Other features of the laser-driven OCT probe are the same as those described in other embodiments. For example, the fiber and the fiber 2 are disposed in the fiber shaft holder 3.

After manufacture by semiconductor technology, known to those skilled in the art, the mirror is formed on a substrate (generally a silicon substrate). This substrate forms a base. Then, a small piece is cut using a dicer from the base carrying the mirror from the substrate. A small piece is mounted at the end of the tip by an adhesive (eg epoxy).

In this embodiment only one fiber 1 is sufficient to transmit the detection light. During operation, a circular scanning profile of the detection laser is realized. In this embodiment, illustrated in FIG. 30, the detection laser is not concentrated in the center of the mirror. Instead, the following remains constant: (1) d, the distance between the mirror center and the axis of detection light. (2) alpha, the angle between the mirror surface and the axis of detection light. An open-loop system is used for position feedback to properly adjust the periodic change in laser power from the three fibers 2 to achieve constant alpha and d.

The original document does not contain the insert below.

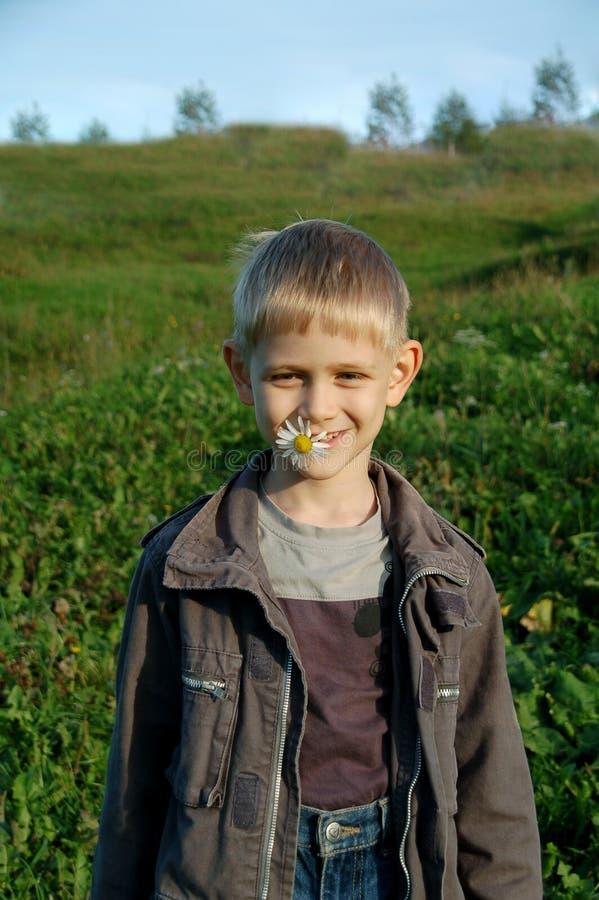 Junger Junge mit Gänseblümchen lizenzfreies stockfoto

Position control is more complicated than single-fiber 2 drive. In particular, the micro-mirror 210 requires a period of time that mechanically responds to the laser energy coming from fiber 2. Although it is known which fiber 2 emits laser power, the exact direction of the mirror surface information may not be clear.

The absolute position of the mirror is not really necessary. Instead, speed-control is used to control the rotation of the scanning mirror. For example, in the case of a mirror driven by a transmission cable rotated from the outside, the exact position of the mirror (which may be affected by the delay of the cable transmission due to the compliance of the cable) is of interest. no. The rotation period of the mirror is controlled so that the "relative position" of the mirror is known. After receiving the continuous data stream from the reflected detection laser, the cross-sectional image of the blood vessel is constructed by simply matching the data series to a period of rotation.

In this embodiment, the operation is similar. The other is that the micro-mirror 210 is not driven by the rotor but by three bimorph heat-deformable cantilever beams. This makes the control more complicated. If only one of the Fiber 2 fibers fires at once, scanning the circular profile that requires a mirror is very different, if not impossible. Instead, three fibers 2 need to fire together at different powers to bend the three cantilevers in different states at once to match the circular scanning profile. The three cantilevers are driven separately by the three fibers 2 so that they work together in a specific bending pattern that realizes a circular scanning profile on the wall with the blood.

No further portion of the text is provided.